● SHORT EXERCISE
Carry the forum thread about aggressive damselfish in a new 75-gallon tank forward from the point where it stops.
──────── DOCUMENT EXCERPT ────────
# Damsels?



## sully01 (Mar 22, 2005)

my family and i just started a tank adn we were told by the pet store people that damsels were good starter fish. Now that our tank has cycled and all of that jazz we want to put new fish in. Now we are being told that the damsels are very aggressive and will kill all the other fish. We have a 75g tank. Really want to see what everybody else thinks about it before we start putting 25 dollar fish in it.


----------



## Guest (Mar 22, 2005)

damsels are indeed very aggressive. I had one that i raised from a small baby, and then it wasnt aggressive but now its a little monster. Ive had to seperate it from my other fish and put it in a breeder until i get my other sw tank set up.
if you want good starter fish, id go with a percula clownfish or an occecellous (dunno how to spell it) clownfish. if also get a couple lawnmower blennies and maybe a yellow tang. There are many possibilities out there. but unless you want a tank of all damsels, i wouldnt risk getting one.


----------



## sully01 (Mar 22, 2005)

we have three different types the domino damsels, the black adn white stripe damsels and the yellow tail damsels. someone told us that the yellow tails arent quite as aggressive. anyway i think we are actually gonna go with the live rock and find a way to get rid of the damsels.


----------



## Fishfirst (Jan 24, 2005)
──────── SUPPLIED MATERIAL ────────
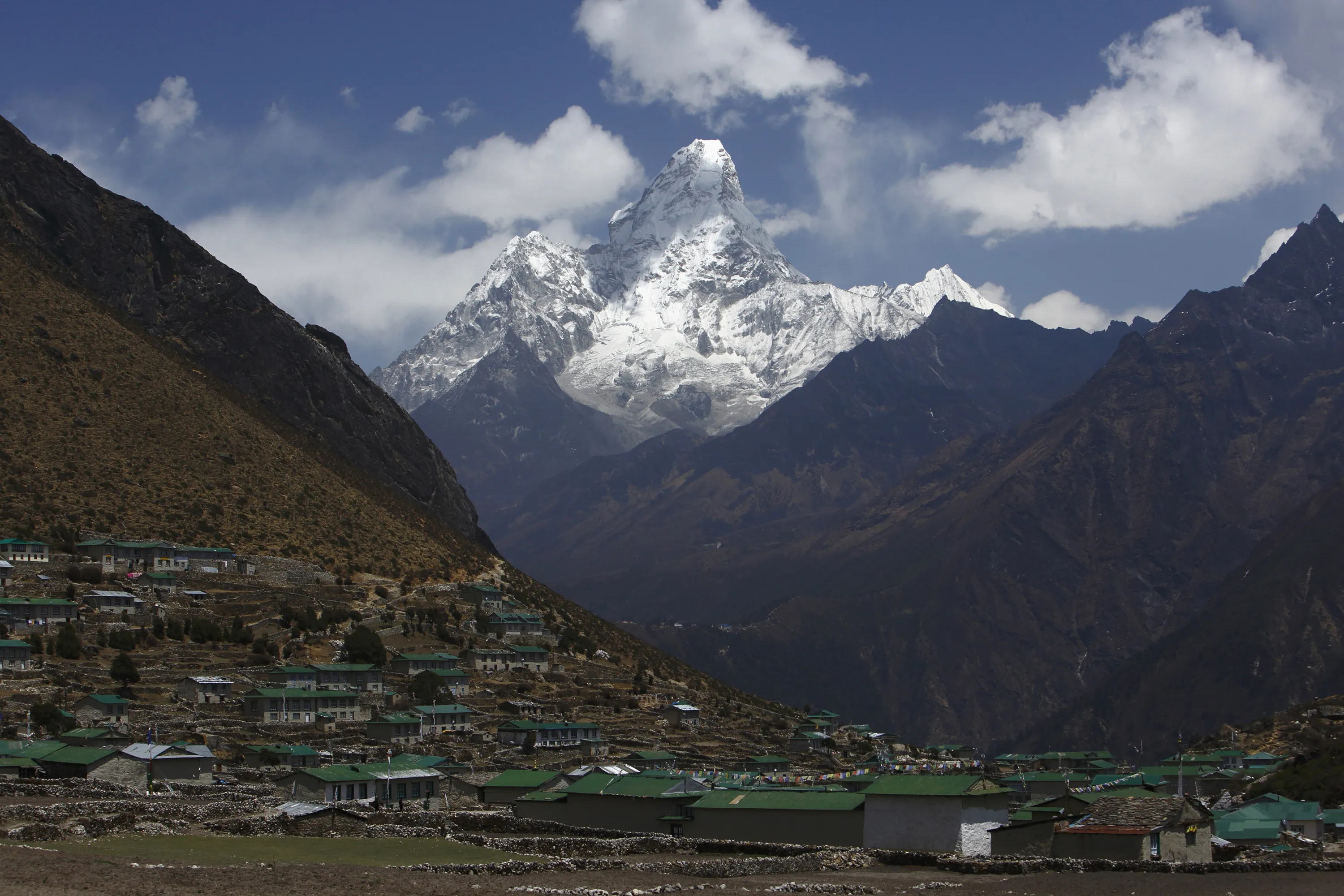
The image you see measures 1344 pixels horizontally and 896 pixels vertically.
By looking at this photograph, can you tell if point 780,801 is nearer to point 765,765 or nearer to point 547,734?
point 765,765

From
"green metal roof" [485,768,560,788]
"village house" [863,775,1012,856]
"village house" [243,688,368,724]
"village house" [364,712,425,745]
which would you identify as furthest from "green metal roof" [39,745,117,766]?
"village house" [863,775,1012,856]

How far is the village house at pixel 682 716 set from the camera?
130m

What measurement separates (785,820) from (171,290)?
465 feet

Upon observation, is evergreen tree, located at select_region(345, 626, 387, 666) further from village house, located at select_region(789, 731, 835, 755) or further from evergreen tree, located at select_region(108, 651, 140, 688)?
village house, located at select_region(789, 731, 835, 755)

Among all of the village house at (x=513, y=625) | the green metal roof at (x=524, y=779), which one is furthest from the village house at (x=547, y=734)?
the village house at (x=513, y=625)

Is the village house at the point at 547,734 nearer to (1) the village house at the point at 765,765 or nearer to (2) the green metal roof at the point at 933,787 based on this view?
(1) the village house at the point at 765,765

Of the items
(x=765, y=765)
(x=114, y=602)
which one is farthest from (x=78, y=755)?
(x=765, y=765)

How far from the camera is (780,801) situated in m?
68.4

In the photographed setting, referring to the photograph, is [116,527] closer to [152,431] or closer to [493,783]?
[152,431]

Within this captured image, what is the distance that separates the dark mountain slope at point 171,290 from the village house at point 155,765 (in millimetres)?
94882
────────
──────── SUPPLIED MATERIAL ────────
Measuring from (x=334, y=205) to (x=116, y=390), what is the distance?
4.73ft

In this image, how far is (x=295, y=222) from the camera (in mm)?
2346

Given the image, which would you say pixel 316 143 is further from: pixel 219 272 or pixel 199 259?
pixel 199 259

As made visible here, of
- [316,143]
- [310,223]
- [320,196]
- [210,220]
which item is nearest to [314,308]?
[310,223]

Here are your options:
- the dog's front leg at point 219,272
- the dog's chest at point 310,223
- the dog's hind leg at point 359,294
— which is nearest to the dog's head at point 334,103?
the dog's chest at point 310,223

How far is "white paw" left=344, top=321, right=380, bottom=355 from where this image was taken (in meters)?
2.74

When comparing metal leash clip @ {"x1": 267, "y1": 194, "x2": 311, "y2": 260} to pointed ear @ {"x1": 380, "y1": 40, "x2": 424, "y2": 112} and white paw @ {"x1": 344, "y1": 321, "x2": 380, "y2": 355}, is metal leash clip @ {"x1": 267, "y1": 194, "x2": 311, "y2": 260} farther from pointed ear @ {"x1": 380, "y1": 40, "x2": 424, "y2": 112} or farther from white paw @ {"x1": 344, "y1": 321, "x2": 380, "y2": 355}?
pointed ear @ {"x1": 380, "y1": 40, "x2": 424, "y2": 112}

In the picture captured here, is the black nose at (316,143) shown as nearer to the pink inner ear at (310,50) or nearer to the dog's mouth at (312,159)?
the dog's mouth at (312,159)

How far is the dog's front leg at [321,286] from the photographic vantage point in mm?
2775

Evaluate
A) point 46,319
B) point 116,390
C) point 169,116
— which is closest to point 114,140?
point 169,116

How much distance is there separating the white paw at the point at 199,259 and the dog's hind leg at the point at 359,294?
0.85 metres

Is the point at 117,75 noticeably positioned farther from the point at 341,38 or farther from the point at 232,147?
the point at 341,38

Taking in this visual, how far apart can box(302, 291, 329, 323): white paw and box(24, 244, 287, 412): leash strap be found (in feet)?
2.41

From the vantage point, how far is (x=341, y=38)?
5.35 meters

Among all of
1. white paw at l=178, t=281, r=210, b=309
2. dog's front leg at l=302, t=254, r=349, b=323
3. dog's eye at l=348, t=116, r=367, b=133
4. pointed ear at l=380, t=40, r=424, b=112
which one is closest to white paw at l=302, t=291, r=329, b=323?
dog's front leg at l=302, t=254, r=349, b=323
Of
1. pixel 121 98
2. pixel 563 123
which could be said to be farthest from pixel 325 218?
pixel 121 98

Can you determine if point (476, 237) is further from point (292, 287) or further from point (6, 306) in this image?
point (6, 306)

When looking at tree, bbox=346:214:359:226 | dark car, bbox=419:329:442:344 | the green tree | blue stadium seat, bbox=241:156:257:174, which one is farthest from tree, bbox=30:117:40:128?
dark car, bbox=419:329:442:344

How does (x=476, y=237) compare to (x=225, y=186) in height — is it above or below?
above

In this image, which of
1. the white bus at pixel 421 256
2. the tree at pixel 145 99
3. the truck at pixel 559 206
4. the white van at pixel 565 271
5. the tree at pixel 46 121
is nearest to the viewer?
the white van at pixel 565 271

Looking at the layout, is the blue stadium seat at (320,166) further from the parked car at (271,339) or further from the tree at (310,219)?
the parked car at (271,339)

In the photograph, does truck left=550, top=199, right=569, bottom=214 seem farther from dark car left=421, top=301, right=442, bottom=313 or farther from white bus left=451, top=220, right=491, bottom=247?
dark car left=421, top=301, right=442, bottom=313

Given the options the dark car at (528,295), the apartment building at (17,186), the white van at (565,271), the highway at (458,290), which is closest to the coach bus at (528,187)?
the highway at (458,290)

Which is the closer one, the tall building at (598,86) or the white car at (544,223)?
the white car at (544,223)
────────
● RESPONSE FOR THIS EXERCISE
Do it! Get rid of all of them! They will terrorize peaceful fish until they die... I'd suggest cardinalfish, chromis, dartfish, clownfish, blennys, dwarf angels (but not right away, established tank only) and gobys... check out my posts "Fish FOR beginners" and "Fish NOT for beginners"


----------



## sully01 (Mar 22, 2005)

thanks for clearing that up ill check out you other posts


----------



## Osiris (Jan 18, 2005)

yea fishfirst got the handle, and after u get that liverock in the tank, be prepared to tearing the dang tank apart to catch the damsels, they are very very quick and manuevarable. I would start out with couple clowns then couple weeks later, get something else...wanna stay away from blennies and gobies for another month or so, so your pod population can grow some, in case your blenny or goby has a hard time adapting to frozen foods.


----------



## Hickers (Mar 25, 2005)

I agree, domino damsels look great but they will cause havoc in the tank, as Fishfirst stated Chromis are excellent beginner fish.

Regards 

Hickers


----------



## sully01 (Mar 22, 2005)

we just put in some clowns and some crabs last night. we made sure that the cucci(dont know how to spell it[they're yellow]) clowns were bigger than the others. THe damsels have given them no problems bacuase they are so small.


----------



## Fishfirst (Jan 24, 2005)

Don't be fooled by the temperary peace... things WILL get ugly... I had my two iddy bitty damsels tear my royal grammas tail to shreds, and push my clownfish cowering to the top farthest corner of the tank before I seperated them... At first everything was alright (for the first few weeks) then, all hell broke lose


----------



## sully01 (Mar 22, 2005)

well we already decided that if the damsels to start to reek havok on the other fish then we would take them out.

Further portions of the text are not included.